Earlier this year, the Ohio House passed a resolution declaring the state’s high infant mortality rate a public health crisis and urged timely action in finding ways to improve it. The infant mortality rate is calculated based on the number of babies that are born but that die before reaching their first birthday. Two northeast Ohio legislators—Reps. Sarah LaTourette and Nickie Antonio—led the way in passing this resolution and have done a great job of raising awareness for this important cause.

Although the most recent numbers in Ohio show a slight decline in the infant mortality rate over the past few years, we still remain 23 percent higher than the national average, currently ranking 47th in the nation, according to the Department of Health. There can be a number of factors that can put children at risk, including preterm birth. While there is not one grand solution that will overcome the problem, it is important that we get to work toward finding ways to fix it.

This week, a newly created bipartisan panel called the Commission on Infant Mortality met for the first time in order to begin addressing the problem. It consists, in part, of a Republican and Democrat member from both the House and Senate, top health officials at both the state and local levels, and some appointees who work for community-based programs that serve pregnant women and new mothers. Representative Stephanie Kunze, of Hilliard, and Senator Shannon Jones, of Springboro, are the co-chairs of the commission.

From a state government standpoint, the commission will be taking a closer look at all of the state services that could be available to help counteract this problem, as well as how those services are funded and their effectiveness. It will also be looking at the problem at a county-by-county level to see what local programs are working and to determine what more can be done in high-rate areas.

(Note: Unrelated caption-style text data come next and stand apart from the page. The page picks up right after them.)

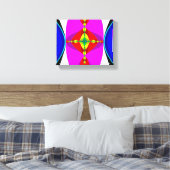 DNA - Fractal Art Canvas Afdruk (Insitu (Slaapkamer))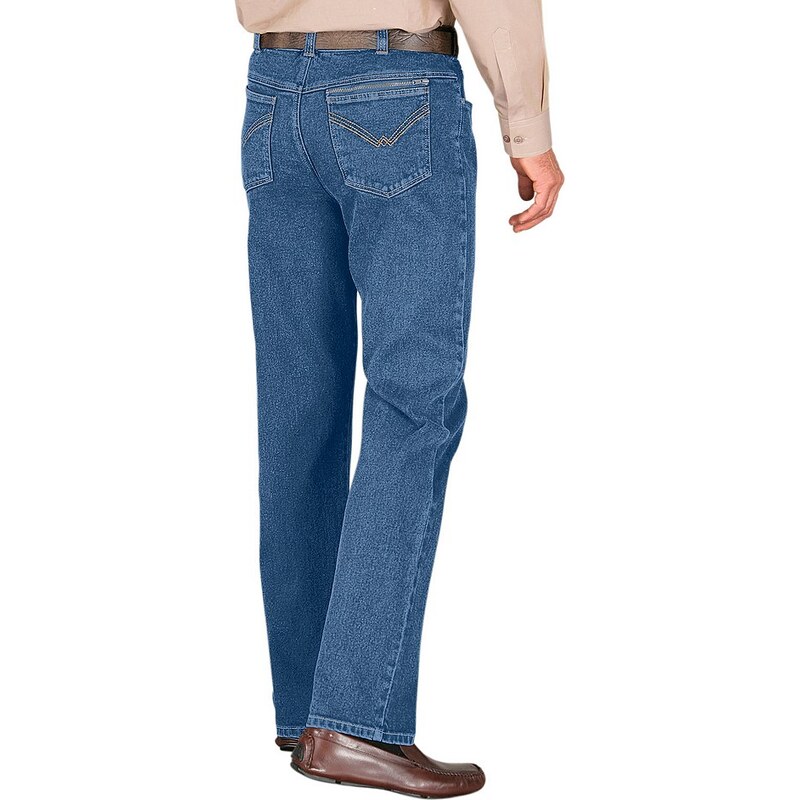 Classic Basics Jeans mit komfortablem Dehnbund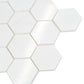 Snow White 10x12 Polished Hexagon Marble Mosaic Tile (5 pack, 4.46 sq ft/case) - Sample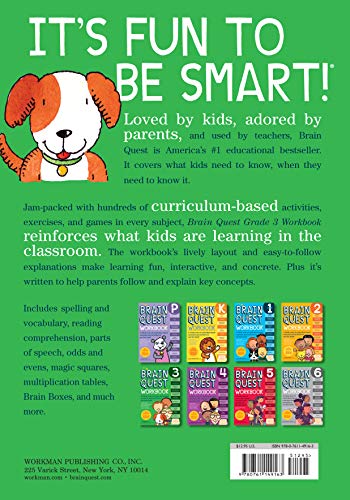 BRAIN QUEST WORKBK GRADE 3 (Brain Quest Workbooks)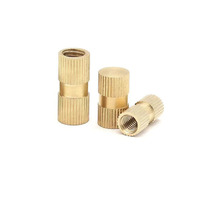 ZC ZC-2766 M8 Brass Heat Set Screw Fastener Inserts with Customized Service and Partially Threaded for 3D Printing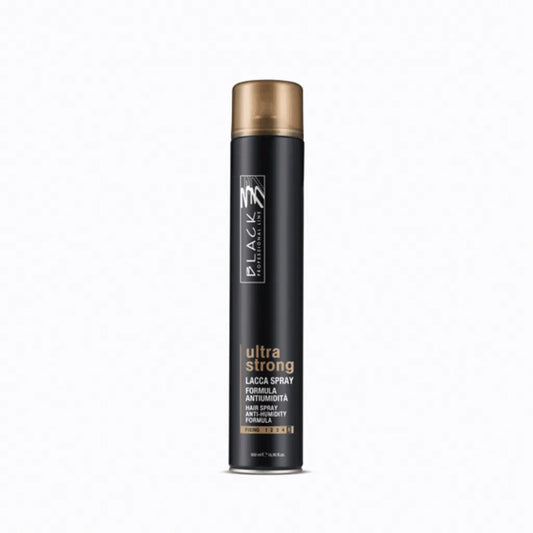 Black Professional Ultra Strong Haarspray 500ml – Anti-Frizz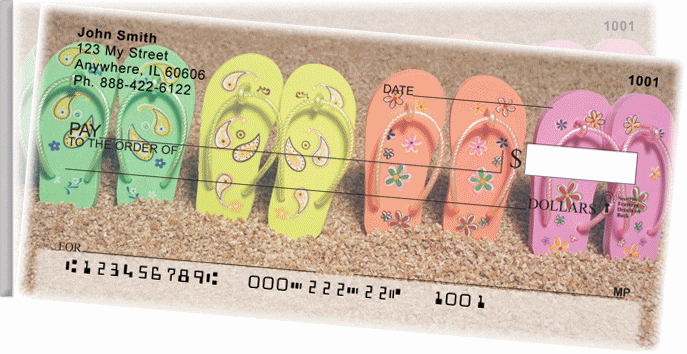 Flip Flop Fun Side Tear Checks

This effort builds off of the progress we made in the recently passed state operating budget to identify areas in the state with the highest infant mortality rates and to prioritize resources to those areas. More work remains, but I believe we are taking necessary steps to address the issue that frankly impacts too many Ohio families. Bringing so many different perspectives to the table, in my opinion, improves our abilities to find a comprehensive solution that considers all sides of the problem.